Based on all the reviews and comments I’ve seen on the web, I think I might be the only person who didn’t love the book Becoming a Supple Leopard. This post will be a brief review covering the three reasons I didn’t care for the book.
#1 Who is the Audience?
Throughout reading the book, I couldn’t tell if it was written for me – the person doing the exercises – or for trainers. This book is about safe movement. For many, if not most exercises, the person with compromised movement patterns is unable to see what they are doing wrong. They need an observer to make real-time corrective suggestions. As someone who works out alone, I don’t have someone to fill that role. This makes me think the book was really written for trainers because even if I had someone to watch me, that ability to watch movement and make suggestions is something that takes practice and training.
One idea that Stephan from BioHacks suggested was to video record your movements at the gym and then use that footage to make corrections. This is a great idea provided detecting movement errors is something a fitness hobbyist such as myself could do. This is where the expertise of the movement specialist would be helpful. They know what to look for and where. I might not even set up the camera at the right angle or I might need two different cameras to capture the movement from different sides. Even with cameras, feedback is delayed. Being able to make corrections real time would be of far greater value.
Recently I went to see Nikki at Indigo Kinetics about my tight neck and shoulder. Through close observation, she was able to see that my neck was fine, but I was over-recruiting rhomboids, upper trapezius and pec minor and under-recruiting my rear deltoid, serratus anterior, and low/mid trapezius. The result was some unnecessary shoulder elevation and shoulder blade retraction in my movements. This was causing my neck to tighten up. I would never have caught that from a book.
I came to the conclusion that although there were solid tips sprinkled throughout the book, I think this book was written more for the trainer than the trainee.
#2 Photos of Movement?
This is a technical complaint. Writing a book about movement is like singing a song about photography. It is hard to do. I understand that experts in every field write books on their field of expertise. However, I don’t think the material presented in this book is best suited for print. The book has many photos that shows at most 2 points of the movement. Reading about the movement is fine, but this is 2013. This book would be so much more valuable as an application with embedded videos. Instead of carrying a 400-page textbook to the gym, one could bring their tablet. Watch 5-second clips of every movement as many times as necessary. Trainers could use it as an educational device.
The videos I would like to see wouldn’t be the longer educational clips he has on his YouTube channel, but super short crisp videos filmed with a tripod. More like what Bill DeSimone did for his book Congruent Exercise. He describes an exercise and then links directly to the online video clip of that exercise.
#3 Different Training Philosophy
Dr. Starrett owns a CrossFit gym and has a huge audience with that community. I don’t want to pick a fight with the CrossFit people today, but I will say that I am not a fan of ballistic compound exercises done under load.
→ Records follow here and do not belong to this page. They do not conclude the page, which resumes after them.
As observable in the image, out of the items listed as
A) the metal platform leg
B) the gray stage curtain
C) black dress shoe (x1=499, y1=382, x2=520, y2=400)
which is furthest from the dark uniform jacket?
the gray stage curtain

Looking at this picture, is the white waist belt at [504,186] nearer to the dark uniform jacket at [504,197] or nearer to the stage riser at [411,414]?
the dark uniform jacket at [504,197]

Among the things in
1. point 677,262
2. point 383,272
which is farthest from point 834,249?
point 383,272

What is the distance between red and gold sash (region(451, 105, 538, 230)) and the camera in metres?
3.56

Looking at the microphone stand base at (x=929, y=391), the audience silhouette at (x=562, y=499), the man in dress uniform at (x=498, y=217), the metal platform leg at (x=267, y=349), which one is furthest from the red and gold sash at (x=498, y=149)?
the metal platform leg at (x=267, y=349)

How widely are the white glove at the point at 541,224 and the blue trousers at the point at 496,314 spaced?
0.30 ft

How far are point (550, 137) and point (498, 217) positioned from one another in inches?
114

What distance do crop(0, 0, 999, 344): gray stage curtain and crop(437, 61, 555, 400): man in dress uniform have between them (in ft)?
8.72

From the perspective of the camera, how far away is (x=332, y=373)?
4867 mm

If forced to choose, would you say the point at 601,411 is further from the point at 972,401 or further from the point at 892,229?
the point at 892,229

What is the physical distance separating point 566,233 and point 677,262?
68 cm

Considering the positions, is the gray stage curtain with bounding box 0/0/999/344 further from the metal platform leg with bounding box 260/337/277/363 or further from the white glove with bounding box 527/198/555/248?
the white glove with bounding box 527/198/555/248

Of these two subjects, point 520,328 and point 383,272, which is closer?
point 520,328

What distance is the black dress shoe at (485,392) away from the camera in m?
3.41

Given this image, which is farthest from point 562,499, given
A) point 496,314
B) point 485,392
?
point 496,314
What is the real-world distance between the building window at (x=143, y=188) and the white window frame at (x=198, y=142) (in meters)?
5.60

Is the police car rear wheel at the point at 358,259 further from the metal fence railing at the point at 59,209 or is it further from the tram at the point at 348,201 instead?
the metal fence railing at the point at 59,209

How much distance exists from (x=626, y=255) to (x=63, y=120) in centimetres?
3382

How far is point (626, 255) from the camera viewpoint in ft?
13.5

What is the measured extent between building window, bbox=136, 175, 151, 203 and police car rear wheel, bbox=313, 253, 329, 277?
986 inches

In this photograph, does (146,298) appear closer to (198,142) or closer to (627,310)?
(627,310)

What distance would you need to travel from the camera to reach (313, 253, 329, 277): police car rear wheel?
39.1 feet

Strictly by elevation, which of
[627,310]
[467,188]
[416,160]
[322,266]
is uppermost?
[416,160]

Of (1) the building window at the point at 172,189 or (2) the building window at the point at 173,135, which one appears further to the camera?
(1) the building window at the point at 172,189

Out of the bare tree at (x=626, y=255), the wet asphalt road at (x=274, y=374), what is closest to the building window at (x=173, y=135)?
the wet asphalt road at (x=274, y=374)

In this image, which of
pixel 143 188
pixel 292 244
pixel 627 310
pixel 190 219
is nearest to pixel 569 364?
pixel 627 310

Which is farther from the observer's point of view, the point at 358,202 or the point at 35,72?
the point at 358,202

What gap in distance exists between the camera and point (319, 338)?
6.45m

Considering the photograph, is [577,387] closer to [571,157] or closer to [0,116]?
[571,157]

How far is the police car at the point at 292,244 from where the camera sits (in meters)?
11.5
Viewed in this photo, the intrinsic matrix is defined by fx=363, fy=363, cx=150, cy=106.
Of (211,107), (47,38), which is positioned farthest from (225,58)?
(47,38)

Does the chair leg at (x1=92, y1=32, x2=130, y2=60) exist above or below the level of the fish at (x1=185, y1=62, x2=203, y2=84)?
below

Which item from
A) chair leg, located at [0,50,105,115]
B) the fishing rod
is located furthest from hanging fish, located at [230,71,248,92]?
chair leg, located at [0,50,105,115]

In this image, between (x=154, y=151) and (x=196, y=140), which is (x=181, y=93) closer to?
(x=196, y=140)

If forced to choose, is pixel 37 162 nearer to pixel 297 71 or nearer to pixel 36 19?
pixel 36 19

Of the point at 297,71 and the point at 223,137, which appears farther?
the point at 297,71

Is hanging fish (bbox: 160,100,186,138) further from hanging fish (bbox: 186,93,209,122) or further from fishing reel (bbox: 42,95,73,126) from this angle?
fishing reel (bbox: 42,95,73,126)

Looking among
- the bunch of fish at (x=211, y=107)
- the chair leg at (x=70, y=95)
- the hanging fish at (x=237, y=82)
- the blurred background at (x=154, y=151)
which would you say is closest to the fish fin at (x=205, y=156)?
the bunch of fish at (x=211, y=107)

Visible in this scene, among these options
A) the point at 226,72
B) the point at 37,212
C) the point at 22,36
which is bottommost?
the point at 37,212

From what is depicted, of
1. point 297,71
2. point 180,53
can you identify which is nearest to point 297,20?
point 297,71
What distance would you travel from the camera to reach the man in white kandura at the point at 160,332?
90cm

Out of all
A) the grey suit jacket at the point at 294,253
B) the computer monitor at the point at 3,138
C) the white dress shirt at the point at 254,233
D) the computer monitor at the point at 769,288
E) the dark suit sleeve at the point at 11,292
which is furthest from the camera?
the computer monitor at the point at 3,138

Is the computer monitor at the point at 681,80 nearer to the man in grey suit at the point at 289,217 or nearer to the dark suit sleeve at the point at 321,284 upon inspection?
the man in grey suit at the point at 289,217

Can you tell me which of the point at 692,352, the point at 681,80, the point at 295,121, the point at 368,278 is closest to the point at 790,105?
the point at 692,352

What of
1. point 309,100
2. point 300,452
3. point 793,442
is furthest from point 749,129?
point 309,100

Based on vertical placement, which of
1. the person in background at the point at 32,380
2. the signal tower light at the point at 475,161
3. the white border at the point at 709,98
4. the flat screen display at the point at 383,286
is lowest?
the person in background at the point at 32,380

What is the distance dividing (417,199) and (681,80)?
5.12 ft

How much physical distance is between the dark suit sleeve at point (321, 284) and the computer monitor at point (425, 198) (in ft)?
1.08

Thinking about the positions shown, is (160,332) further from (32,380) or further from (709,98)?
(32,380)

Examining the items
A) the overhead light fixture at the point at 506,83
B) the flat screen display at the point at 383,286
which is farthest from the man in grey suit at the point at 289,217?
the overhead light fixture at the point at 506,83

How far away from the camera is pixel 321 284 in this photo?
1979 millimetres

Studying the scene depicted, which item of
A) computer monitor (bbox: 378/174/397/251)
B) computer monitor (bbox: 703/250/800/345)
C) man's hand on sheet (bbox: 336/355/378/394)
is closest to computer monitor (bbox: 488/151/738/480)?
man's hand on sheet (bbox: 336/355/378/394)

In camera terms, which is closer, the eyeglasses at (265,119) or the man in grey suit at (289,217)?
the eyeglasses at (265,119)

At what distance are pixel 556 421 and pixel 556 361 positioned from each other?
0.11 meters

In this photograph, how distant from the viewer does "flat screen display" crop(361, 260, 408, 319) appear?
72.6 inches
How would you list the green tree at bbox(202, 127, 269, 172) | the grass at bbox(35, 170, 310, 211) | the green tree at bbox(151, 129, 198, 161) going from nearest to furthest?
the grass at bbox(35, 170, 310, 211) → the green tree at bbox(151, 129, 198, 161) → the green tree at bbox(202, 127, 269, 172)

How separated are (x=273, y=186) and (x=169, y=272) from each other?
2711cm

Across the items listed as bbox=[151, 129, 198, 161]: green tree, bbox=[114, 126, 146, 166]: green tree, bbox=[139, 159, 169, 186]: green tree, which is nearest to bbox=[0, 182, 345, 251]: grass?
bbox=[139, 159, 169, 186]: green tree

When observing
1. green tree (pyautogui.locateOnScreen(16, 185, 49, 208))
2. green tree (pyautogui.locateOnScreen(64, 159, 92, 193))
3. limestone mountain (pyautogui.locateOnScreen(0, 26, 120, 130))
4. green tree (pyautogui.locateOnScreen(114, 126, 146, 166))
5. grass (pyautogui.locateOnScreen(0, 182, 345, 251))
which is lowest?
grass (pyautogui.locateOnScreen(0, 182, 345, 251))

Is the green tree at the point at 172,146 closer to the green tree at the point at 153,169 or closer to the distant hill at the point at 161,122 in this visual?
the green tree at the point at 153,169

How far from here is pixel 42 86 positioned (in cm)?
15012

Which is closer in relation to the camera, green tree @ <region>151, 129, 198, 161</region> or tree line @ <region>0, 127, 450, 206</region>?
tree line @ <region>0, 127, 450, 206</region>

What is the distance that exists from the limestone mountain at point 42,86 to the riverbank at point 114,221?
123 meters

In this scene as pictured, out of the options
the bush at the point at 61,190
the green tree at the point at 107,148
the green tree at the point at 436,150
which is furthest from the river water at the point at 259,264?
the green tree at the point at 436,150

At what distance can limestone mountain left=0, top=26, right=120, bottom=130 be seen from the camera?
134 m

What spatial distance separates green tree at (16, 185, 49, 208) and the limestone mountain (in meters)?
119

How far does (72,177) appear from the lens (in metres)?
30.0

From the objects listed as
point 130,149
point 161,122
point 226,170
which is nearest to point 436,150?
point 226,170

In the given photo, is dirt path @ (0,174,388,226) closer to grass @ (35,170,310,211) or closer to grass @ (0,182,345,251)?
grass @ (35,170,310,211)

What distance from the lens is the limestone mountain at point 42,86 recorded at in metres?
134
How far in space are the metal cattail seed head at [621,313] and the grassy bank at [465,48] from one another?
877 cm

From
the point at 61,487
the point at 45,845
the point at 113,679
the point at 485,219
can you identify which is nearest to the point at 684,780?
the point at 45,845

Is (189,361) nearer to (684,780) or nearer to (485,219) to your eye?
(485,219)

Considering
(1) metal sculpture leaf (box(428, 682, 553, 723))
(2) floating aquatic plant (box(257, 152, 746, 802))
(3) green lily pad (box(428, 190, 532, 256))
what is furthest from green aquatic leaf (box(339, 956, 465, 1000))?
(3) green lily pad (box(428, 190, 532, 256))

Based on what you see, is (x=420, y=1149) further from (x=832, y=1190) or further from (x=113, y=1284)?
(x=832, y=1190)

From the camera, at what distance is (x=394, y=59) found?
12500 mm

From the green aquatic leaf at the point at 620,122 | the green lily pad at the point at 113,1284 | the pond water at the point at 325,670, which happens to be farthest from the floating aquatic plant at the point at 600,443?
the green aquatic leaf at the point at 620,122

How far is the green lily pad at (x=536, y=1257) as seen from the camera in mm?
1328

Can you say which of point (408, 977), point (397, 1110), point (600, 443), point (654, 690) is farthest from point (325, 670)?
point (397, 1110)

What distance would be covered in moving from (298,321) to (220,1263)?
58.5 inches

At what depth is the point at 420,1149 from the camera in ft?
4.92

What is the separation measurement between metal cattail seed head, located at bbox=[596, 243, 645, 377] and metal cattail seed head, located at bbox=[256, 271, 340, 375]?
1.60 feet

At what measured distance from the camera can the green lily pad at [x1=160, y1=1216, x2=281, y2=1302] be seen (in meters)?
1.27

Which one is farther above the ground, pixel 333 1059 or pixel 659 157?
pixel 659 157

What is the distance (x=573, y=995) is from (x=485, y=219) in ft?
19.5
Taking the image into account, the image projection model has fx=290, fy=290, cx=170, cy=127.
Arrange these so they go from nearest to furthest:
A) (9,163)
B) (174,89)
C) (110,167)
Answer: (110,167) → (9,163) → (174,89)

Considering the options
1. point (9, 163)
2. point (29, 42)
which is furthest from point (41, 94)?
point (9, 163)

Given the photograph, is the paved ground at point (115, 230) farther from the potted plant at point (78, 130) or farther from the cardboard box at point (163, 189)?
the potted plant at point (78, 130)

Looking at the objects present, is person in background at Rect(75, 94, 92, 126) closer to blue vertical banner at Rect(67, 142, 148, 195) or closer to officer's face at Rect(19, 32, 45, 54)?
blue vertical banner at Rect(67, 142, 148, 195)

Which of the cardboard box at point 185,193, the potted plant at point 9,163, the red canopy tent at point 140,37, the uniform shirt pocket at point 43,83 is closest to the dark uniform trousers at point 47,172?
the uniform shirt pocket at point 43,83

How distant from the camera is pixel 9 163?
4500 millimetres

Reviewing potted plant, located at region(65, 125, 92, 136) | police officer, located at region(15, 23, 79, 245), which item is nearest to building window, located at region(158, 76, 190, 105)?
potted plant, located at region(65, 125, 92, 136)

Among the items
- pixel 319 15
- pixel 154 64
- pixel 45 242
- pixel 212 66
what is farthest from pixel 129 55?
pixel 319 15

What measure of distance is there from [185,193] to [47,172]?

I think they are unnecessary for strength and have a much too high risk of injury. I only bring this point up because the subtitle says “The Ultimate Guide to Resolving Pain, Preventing Injury, and Optimizing Athletic Performance”. I would think that any ultimate guide to preventing injury would first seek out the safest exercises to achieve strength, not work on techniques to make risky moves safer. However, if your sport is CrossFit and you need to excel at those exercises, this book should be required reading.
Although I don’t think this book was for me, I think it would be an excellent addition to a fitness library if you are a personal trainer or engage in CrossFit or Olympic lifting. And if Kelly Starrett is reading this post, my advice would be to hire an app developer, get a tripod and start shooting super short professional clips of every movement in the book. I really think people need to see movement. Photos and text aren’t enough.